The other thing that is noticeable is how similar the topics for some of the Republican contenders are: their speeches cluster quite tightly.

What can be learned from text?

I’ve blogged before about text as a way of seeing both a content channel and an internal state channel from its author’s mind; and I’ve talked about looking for deception in the internal state channel extensively in the context of politics.

What else can be learned from text?

From the content channel, these kind of things can be extracted:

  • the names of people, places, things, and sometimes other specifics such as money (these are called named entities).
  • the topic of a text, that is what it is about expressed as a single word or phrase (or perhaps a short list of such things). This property is what is used to collect together similar stories in Google News, for example.
  • events that occurred in the text. Although this seems straightforward, it is actually quite difficult and little work has been done on it.
  • a summary of the text. There is a wide range of possible summary styles: a tag cloud is one kind of summary; the snippet that comes below the url in a page of seach results is another; but there are also summaries that consist of sets of sentences drawn from the text that represent the main ideas or content.
  • a narrative from the text. Summaries try to cherry pick ideas from content, while a narrative tries to provide some sense of the flow of events.

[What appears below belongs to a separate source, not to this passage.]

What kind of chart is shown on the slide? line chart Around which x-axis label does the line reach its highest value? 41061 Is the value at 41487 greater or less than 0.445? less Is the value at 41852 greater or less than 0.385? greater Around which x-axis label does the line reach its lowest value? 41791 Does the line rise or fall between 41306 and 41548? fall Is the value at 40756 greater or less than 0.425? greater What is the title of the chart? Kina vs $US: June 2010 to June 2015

All of these techniques make it easier to take a text, usually one of a very large number of texts, and decide whether it is worth looking at the raw text or not.

Other properties of the content channel that are often of interest are:

  • who the author is. This is an old kind of question, going back to questions like: Are Shakespeare’s plays written by Shakespeare, or the Earl of Essex, or someone else. It’s actually a range of questions: was this text written by author A or someone (anyone) else; was this text written by author A or author B; or match this large set of documents and this large set of authors.
  • properties of the author. For example, there is some work on determining author gender, author age, and author first language.

All of these problems have been studied, and many can be solved with knowledge discovery techniques whose accuracies are in the range 70-85%. This sounds pretty good, but is not terribly practical when the set of texts involved is in the tens of thousands. Most people who use Google News will have come across the occasional howler topic that is completely useless, for example.